練習問題
1. 空調制御の文章のうち、「図10は、第4の実施形態の設」から「成する(ステップS303)。」までの部分をそのまま書き写しなさい。
2. 空調制御の文章によると、負荷配分演算部125は何に基づいて空調制御システム1全体の消費エネルギーを決定するか。
3. 空調制御の文章の内容を二文でまとめなさい。
--- 提示文 ---
通信部101は、ネットワークインタフェースである。通信部101は、外気温度、外気湿度、室内温度、外気湿度及び室内負荷などの外気条件及び室内条件を受信する。通信部101は、例えば無線LAN、有線LAN、Bluetooth又はLTE等の通信方式で通信してもよい。
モデル記憶部122は、磁気ハードディスク装置や半導体記憶装置等の記憶装置を用いて構成される。モデル記憶部122は、第1の実施形態のモデル記憶部105と同様に、放射空調403における冷却熱量と輻射温度のモデル、外調機203のファン電力量、第1熱源機201の冷却電力量、第1ポンプ202の電力量、第2熱源機401の冷却電力量及び第2ポンプ402の電力量のモデルを記憶する。
制御部123は、オフライン処理装置120の各部の動作を制御する。制御部123は、例えばCPU等のプロセッサ及びRAMを備えた装置により実行される。制御部123は、空調制御プログラムを実行することによって、負荷条件取得部124、負荷配分演算部125及び負荷配分関数生成部126として機能する。
負荷条件取得部124は、通信部121が受信した外気条件及び室内条件を取得する。外気条件には、複数の外気温度及び外気湿度が含まれる。室内条件には、複数の室内温度、室内湿度及び室内負荷が含まれる。負荷条件取得部124は、取得された外気条件及び室内条件を負荷配分演算部125に出力する。
負荷配分演算部125は、外気条件及び室内条件の組み合わせ毎に、設定された快適性指標の範囲内で空調制御システム1の消費エネルギーが最小となる外調機給気温度設定値、放射空調室内温度設定値、第1熱源機冷水温度設定値、第2熱源機冷水温度設定値を決定する。負荷配分演算部125は、数式(8)に基づいて、空調制御システム1全体の消費エネルギーを決定する。
負荷配分関数生成部126は、快適性指標の範囲と決定された設定値の値に応じて、複数の負荷配分関数を生成する。このように構成されることで、空調制御装置100cのユーザは、自由に快適性指標の範囲を変更できる。空調制御装置100cは、変更された快適性指標の範囲に応じて、空調制御システム1全体の消費エネルギーを低減させる各機器への設定値を決定できる。
図10は、第4の実施形態の設定値の決定の処理の流れを示すフローチャートである。負荷条件取得部124は、外気条件及び室内条件を取得する(ステップS301)。負荷配分演算部125は、外気条件及び室内条件の組み合わせ毎に、設定された快適性指標の範囲内で空調制御システム1の消費エネルギーが最小となる設定値(例えば、外調機給気温度設定値、放射空調室内温度設定値、第1熱源機冷水温度設定値、第2熱源機冷水温度設定値)を決定する(ステップS302)。負荷配分関数生成部126は、快適性指標の範囲と決定された設定値の値に応じて、複数の負荷配分関数を生成する(ステップS303)。
快適性指標取得部108は、入力部102を介して居室10の快適性指標を受け付ける(ステップS304)。状態情報取得部107は、外気温度、外気湿度、室内温度、室内湿度及び室内負荷等の状態情報を取得する(ステップS305)。負荷配分決定部110cは、予め生成された負荷配分関数に基づいて、第1熱源機制御装置200、外調機制御装置300、第2熱源機制御装置400及び放射空調制御装置500に対する設定値を決定する(ステップS306)。設定値送信部111は、決定された設定値を第1熱源機制御装置200、外調機制御装置300、第2熱源機制御装置400及び放射空調制御装置500に送信する(ステップS307)。
--- 分析用データ ---
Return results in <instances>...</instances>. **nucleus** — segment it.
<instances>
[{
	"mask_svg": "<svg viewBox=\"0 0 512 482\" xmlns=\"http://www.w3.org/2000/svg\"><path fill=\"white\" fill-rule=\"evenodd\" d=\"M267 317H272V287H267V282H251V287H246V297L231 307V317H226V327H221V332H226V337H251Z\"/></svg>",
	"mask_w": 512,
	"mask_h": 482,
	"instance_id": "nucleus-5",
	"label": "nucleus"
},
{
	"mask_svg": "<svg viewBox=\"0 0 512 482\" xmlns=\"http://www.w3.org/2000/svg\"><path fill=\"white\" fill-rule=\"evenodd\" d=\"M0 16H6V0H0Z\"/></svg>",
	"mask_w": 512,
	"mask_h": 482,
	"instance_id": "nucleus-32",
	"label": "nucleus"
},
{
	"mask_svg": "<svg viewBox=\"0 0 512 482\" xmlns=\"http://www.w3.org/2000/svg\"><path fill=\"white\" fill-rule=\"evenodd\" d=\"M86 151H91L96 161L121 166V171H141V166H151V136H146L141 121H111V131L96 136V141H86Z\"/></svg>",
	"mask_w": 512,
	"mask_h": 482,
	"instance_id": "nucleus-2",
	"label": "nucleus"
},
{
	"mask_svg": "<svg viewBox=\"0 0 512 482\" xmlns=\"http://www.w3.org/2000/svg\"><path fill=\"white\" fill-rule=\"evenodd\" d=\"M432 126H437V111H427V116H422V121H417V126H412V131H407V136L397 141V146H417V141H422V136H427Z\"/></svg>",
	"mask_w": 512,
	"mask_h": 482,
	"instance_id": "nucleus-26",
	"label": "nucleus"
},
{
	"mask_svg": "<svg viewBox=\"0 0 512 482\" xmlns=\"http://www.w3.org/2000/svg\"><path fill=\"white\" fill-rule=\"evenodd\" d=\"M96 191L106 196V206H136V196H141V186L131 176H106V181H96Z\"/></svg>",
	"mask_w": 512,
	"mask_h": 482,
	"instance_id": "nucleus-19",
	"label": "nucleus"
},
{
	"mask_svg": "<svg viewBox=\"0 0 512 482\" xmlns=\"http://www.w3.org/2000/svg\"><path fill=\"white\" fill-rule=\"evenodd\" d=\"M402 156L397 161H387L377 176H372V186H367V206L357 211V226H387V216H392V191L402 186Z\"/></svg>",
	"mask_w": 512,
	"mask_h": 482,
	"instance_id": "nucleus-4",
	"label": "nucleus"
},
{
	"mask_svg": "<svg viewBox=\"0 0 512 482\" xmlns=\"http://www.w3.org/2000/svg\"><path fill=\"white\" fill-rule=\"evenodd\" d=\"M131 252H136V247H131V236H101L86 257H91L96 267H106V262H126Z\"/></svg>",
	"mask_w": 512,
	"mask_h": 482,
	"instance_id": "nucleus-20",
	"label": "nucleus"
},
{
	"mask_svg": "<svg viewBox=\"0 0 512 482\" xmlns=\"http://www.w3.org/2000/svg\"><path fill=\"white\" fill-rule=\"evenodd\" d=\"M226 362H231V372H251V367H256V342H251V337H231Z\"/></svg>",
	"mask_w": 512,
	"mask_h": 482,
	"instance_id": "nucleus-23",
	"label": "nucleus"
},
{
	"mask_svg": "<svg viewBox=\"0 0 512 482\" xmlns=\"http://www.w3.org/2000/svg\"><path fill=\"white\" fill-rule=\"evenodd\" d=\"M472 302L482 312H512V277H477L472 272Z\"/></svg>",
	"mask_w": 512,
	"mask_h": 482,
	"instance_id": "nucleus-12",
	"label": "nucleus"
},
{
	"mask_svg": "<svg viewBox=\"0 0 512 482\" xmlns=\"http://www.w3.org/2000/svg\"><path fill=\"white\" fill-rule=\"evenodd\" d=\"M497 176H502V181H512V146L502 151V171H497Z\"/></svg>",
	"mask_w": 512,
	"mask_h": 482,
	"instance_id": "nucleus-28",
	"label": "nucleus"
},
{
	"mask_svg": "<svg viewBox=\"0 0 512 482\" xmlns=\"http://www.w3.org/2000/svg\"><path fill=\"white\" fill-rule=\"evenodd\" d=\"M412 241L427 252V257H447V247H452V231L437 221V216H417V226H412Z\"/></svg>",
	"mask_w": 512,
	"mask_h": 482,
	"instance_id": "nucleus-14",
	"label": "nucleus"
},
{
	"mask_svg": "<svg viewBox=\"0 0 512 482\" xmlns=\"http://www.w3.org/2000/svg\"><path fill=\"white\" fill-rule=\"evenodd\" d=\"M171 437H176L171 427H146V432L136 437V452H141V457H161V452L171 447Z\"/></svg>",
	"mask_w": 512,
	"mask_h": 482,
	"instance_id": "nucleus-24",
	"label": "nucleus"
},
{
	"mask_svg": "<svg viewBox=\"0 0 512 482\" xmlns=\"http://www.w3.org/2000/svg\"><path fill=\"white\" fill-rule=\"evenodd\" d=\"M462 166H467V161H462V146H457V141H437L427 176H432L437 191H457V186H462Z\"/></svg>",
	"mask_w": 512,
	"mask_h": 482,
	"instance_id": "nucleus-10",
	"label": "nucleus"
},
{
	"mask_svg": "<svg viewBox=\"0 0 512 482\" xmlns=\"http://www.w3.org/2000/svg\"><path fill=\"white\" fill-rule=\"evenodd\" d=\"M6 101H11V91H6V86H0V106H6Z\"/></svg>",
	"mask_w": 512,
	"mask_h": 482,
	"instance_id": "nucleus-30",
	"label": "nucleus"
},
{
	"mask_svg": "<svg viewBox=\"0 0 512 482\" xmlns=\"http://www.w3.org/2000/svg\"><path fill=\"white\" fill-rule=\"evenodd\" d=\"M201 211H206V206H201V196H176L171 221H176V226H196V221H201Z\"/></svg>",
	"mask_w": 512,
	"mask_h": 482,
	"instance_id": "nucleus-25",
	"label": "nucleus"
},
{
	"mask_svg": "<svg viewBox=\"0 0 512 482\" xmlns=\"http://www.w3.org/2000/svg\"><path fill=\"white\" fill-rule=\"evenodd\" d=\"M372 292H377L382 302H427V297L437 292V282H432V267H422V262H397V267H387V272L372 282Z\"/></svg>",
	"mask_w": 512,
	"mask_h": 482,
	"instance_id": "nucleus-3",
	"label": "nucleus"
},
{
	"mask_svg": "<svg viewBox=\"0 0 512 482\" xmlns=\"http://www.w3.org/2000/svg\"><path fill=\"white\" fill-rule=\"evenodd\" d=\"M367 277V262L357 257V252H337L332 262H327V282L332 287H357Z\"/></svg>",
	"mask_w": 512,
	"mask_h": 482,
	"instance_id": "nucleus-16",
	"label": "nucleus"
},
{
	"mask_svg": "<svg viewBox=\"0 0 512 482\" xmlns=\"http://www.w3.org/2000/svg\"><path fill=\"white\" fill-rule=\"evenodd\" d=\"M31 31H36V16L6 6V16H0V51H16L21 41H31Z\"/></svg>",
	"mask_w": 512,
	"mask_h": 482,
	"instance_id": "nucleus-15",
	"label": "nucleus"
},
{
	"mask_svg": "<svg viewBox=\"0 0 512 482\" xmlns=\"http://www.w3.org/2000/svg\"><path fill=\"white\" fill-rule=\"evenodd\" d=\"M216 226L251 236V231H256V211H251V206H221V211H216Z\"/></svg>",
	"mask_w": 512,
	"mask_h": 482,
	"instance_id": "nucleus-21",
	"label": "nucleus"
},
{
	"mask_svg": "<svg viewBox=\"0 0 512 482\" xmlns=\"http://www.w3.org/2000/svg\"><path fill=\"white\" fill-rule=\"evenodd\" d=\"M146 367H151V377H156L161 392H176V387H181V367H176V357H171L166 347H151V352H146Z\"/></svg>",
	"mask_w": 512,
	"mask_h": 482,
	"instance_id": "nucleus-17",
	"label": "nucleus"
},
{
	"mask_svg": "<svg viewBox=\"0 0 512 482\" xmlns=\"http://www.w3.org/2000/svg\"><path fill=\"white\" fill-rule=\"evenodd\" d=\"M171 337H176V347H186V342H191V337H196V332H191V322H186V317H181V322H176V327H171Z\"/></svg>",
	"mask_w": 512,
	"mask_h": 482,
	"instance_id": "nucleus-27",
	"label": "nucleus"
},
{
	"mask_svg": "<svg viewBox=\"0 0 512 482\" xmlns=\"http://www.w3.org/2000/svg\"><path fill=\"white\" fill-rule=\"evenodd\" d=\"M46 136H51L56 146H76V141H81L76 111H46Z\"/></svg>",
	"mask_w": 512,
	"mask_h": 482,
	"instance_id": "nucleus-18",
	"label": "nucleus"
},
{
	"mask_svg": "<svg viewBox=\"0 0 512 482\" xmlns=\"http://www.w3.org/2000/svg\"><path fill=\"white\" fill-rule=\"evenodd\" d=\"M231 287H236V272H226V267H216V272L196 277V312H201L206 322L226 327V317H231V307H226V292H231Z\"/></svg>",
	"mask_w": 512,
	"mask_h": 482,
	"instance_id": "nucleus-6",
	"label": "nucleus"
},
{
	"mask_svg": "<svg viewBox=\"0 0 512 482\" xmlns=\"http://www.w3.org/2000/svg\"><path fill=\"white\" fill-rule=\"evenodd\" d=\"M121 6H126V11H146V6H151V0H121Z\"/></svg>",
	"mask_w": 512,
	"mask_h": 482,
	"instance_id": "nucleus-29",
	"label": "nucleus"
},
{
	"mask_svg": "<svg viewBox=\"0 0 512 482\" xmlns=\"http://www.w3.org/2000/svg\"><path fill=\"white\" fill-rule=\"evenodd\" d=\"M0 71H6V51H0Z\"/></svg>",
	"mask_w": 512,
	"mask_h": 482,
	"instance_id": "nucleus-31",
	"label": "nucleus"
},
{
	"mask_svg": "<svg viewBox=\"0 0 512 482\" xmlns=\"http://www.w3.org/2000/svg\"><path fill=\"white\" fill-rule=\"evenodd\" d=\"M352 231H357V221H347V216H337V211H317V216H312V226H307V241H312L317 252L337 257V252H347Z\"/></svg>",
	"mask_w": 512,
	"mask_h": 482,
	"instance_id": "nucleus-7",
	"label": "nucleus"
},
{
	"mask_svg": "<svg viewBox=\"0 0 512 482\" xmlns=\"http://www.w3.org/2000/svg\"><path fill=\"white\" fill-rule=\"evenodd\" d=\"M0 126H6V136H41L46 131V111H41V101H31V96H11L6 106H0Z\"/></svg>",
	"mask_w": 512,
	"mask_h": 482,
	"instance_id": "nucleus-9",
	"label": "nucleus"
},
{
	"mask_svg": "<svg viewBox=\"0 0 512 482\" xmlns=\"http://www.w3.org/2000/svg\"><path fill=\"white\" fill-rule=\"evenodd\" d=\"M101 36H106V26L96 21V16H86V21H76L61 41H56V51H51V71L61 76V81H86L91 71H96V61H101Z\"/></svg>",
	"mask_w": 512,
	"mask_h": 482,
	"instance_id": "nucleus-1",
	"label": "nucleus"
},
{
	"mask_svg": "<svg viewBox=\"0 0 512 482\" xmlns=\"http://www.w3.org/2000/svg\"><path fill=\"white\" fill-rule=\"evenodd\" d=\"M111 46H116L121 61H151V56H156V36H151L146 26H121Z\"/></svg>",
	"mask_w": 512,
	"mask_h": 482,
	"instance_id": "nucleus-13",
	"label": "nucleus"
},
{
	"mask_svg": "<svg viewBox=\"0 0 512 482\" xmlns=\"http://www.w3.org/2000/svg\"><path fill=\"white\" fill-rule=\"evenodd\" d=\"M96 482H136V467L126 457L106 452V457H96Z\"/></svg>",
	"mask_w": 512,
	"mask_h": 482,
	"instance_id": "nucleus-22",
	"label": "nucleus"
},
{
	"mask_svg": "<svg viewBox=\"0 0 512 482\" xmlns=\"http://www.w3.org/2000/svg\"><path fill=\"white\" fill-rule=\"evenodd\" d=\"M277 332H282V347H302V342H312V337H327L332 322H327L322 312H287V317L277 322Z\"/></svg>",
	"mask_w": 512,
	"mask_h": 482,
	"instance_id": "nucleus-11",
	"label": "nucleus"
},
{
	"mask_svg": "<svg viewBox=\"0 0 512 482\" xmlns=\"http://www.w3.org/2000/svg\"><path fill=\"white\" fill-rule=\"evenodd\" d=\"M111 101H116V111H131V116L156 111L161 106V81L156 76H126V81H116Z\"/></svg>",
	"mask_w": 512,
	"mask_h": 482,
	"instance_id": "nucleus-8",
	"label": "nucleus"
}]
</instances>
---
練習問題の解答
1.
図10は、第4の実施形態の設定値の決定の処理の流れを示すフローチャートである。負荷条件取得部124は、外気条件及び室内条件を取得する(ステップS301)。負荷配分演算部125は、外気条件及び室内条件の組み合わせ毎に、設定された快適性指標の範囲内で空調制御システム1の消費エネルギーが最小となる設定値(例えば、外調機給気温度設定値、放射空調室内温度設定値、第1熱源機冷水温度設定値、第2熱源機冷水温度設定値)を決定する(ステップS302)。負荷配分関数生成部126は、快適性指標の範囲と決定された設定値の値に応じて、複数の負荷配分関数を生成する(ステップS303)。

2. 数式(8)に基づいて決定する。

3. 負荷条件取得部124が外気条件及び室内条件を取得し、負荷配分演算部125がその組み合わせ毎に快適性指標の範囲内で消費エネルギーが最小となる設定値を決定し、負荷配分関数生成部126が複数の負荷配分関数を生成する。その後、快適性指標と状態情報が取得されると、負荷配分決定部110cが負荷配分関数に基づいて各制御装置への設定値を決定し、設定値送信部111がそれを送信する。